In Matthew 7:24–27, Jesus tells us about someone’s house: “Everyone then who hears these words of mine and does them will be like a wise man who built his house on the rock.” Jesus goes on to say that when the rains, winds, and floods came, the house survived. I’ve often wondered what style of house Jesus is describing in this passage. In all likelihood, the ancient people who heard Jesus teaching that day would have thought of their mud and clay homes. Perhaps you think of your childhood home or the house you live in now.
Everyone’s house is different. Even ancient mud and clay homes differed from one another. They had different sizes, different decorations, and different locations. But in Jesus’ metaphor, the house is meant to point to one’s life. This house is something we’re always building as we become who we are. What’s more, our lives are different from one another. Therefore, every life represented as a house in this passage will look different. We Christians are born in different time periods, with different families, different occupations, and different callings.
Jesus doesn’t comment on the style or particular qualities of the house in this passage. As a result, He doesn’t comment on exactly what our life looks like. What He emphasizes is what our life is built on. The house of the wise man is built on the rock. The wise man builds on the rock because he hears and does Jesus’ words (v. 24). So, regardless of what our house looks like—who we are and what our lives consist of—we’re called to build on the same foundation. We’re called to be hearers and doers of God’s Word. That doesn’t mean that what our lives look like doesn’t matter, but what Jesus is emphasizing here is the foundation. The foundation is the thing that imparts stability to everything else.
Contrast that with the foolish man, who also has a house: “And everyone who hears these words of mine and does not do them will be like a foolish man who built his house on the sand” (v. 26). I used to imagine the foolish man’s house as a dilapidated shack, but the text doesn’t say what kind of house he owns either. Perhaps, instead, it’s a very ornate home with large, well-furnished interiors. Or perhaps it’s your average mud and clay home that looks similar to everyone else’s home. Regardless of what it looks like, the foolish man’s house falls because he built it on the sand—he heard Jesus, but he didn’t heed His Word.

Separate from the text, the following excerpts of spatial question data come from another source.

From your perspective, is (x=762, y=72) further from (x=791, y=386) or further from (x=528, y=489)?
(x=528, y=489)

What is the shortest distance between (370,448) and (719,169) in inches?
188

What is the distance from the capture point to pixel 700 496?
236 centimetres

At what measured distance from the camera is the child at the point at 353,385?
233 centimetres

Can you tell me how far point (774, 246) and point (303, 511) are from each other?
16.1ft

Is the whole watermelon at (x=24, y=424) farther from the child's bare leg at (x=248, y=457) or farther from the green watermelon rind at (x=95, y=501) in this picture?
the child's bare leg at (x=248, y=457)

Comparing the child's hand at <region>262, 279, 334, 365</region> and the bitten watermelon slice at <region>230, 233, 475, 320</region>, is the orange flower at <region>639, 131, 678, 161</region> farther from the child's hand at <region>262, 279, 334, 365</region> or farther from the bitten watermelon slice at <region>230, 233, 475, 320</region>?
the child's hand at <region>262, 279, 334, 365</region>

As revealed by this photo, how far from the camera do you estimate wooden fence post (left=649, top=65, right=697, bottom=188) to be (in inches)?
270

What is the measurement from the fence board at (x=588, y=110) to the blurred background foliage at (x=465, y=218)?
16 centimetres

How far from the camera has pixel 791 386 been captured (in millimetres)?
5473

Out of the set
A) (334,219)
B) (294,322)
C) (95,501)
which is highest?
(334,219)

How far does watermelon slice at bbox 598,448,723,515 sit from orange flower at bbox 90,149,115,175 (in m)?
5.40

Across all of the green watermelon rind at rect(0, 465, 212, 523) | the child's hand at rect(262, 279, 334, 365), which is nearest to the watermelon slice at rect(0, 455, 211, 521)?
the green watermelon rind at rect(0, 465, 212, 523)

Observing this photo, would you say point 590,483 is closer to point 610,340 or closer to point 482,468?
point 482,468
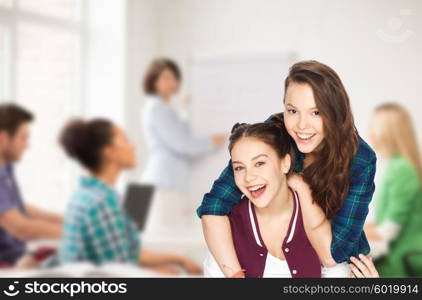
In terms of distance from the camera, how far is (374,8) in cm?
76

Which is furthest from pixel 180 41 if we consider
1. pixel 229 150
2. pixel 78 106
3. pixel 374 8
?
pixel 229 150

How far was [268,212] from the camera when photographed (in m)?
0.62

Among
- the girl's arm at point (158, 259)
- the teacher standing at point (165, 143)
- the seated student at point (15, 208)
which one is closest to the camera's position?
the teacher standing at point (165, 143)

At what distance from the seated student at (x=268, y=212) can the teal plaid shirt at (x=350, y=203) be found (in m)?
0.01

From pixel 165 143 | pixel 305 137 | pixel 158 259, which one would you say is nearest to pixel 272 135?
pixel 305 137

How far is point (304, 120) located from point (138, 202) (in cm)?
101

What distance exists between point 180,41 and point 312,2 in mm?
348

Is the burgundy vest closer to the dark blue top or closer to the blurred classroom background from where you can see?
the blurred classroom background

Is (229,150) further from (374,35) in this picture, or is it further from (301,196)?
(374,35)

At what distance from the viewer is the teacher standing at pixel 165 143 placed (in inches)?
44.9

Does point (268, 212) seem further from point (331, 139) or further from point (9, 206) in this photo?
point (9, 206)

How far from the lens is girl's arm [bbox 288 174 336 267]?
1.98ft

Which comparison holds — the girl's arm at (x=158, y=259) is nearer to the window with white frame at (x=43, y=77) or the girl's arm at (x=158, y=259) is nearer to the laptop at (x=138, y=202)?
the laptop at (x=138, y=202)

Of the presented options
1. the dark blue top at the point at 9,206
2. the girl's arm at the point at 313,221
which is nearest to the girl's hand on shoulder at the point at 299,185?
the girl's arm at the point at 313,221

We all build our individual houses, and they are all different. Looks can be deceiving, but what matters is the foundation. Are we hearing what Jesus says but not doing it? Or are we actually doing it? Let us pray that we will be faithful to build our houses—whatever they look like depending on our own particular circumstances, talents, and callings—on Jesus and His Word. It is only through building on this sure foundation that our lives will have any sense of true stability, both now and forever.